_TEXTO PROPORCIONADO_.
A nadie se parecía. Solo obedecía las leyes del querer. Murió el 15 de abril de 1957. ¡Qué curioso! Fue lunes santo. ¿Sería porque de niño tuvo el mismo trabajo que Cristo: carpintero?
Desplegaba sus encantos de macho bravío, así como cantaba, montaba a caballo y tocaba la guitarra, las tres cosas a la vez; con esa sonrisa que era como una cucharada de miel, aunque a veces la vida no valiera nada.
Vivió con mucha rapidez; nunca se entretuvo en el surco. Apremiado por la miseria familiar ni terminó el cuarto grado y consiguió el primero de una seguidilla de chambas: policía, mecánico, boxeador, jalasacos, vendedor y jefe de mandaderos.
Todas le sirvieron para interpretarse a sí mismo y llegar a ser el Ídolo de Guamúchil –Sinaloa–, el hijo del pueblo, el culmen del cine mexicano que lo mismo fue un caudillo templado al fuego que un infeliz obrero, en fin: Pedro Infante.

_SECCIÓN DE DATOS_.
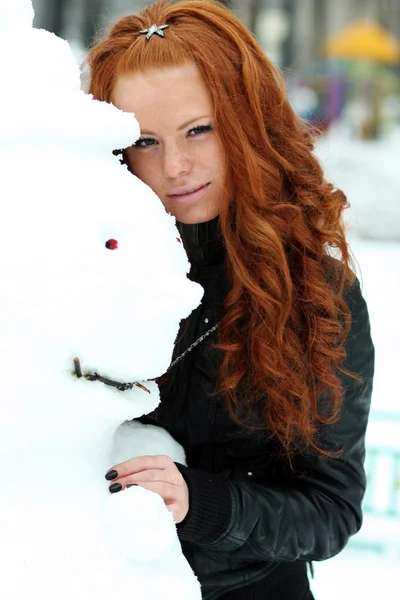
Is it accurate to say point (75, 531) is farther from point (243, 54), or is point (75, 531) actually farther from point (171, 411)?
point (243, 54)

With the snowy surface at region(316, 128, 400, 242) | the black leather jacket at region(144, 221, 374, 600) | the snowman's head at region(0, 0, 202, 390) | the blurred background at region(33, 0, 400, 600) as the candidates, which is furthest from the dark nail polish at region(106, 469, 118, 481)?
the snowy surface at region(316, 128, 400, 242)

_RETO A_.
Resume en dos oraciones el texto sobre Pedro Infante.
_RETO B_.
¿Qué día murió Pedro Infante según el texto que trata sobre él?
_RETO C_.
Escribe lo que sigue al texto sobre Pedro Infante, a partir de su última oración.

_RESULTADO A_.
Pedro Infante, que de niño fue carpintero y murió el 15 de abril de 1957, un lunes santo, cantaba, montaba a caballo y tocaba la guitarra a la vez. La miseria familiar le impidió terminar el cuarto grado y lo llevó a oficios como policía, mecánico y boxeador, que le sirvieron para llegar a ser el Ídolo de Guamúchil y el culmen del cine mexicano.

_RESULTADO B_.
El 15 de abril de 1957.

_RESULTADO C_.
Venía de un mundo raro: querendón, emotivo, monógamo y polígamo según le roncaba; creyente y parrandero, buen hijo, buen padre, buen amigo, charrasqueado y jugador, pero más que eso: ¡auténticamente simpático!
Como los héroes homéricos fue más allá de sí mismo y desafió a su propio numen; hizo lo que no sabía hacer y se le ocurrió la absurda idea de pilotar aviones.
Fanático de las aeronaves logró acumular 2989 horas como piloto, registrado con el mote de Capitán Cruz. De nada valieron las advertencias, era un cabezón.
Una vez intentó una maniobra y el avión perdió altura; terminó clavado en un plantío de maíz y le quedó de recuerdo una cicatriz cerca de la barbilla. En otra la nave se desplomó y le colocaron una placa de platino en el cráneo.
Intentó ganarle a la muerte con cartas marcadas; a primeras horas del 15 de abril de 1957 despegó del aeropuerto de Yucatán, en un viejo bombardero de la Segunda Guerra Mundial.
El ídolo inmortal cayó como un cometa, hecho una bola de fuego. El sol se detuvo un instante. Más de un millón de personas acudieron a su funeral; la masa humana se confundía con los miles de flores y de tristezas.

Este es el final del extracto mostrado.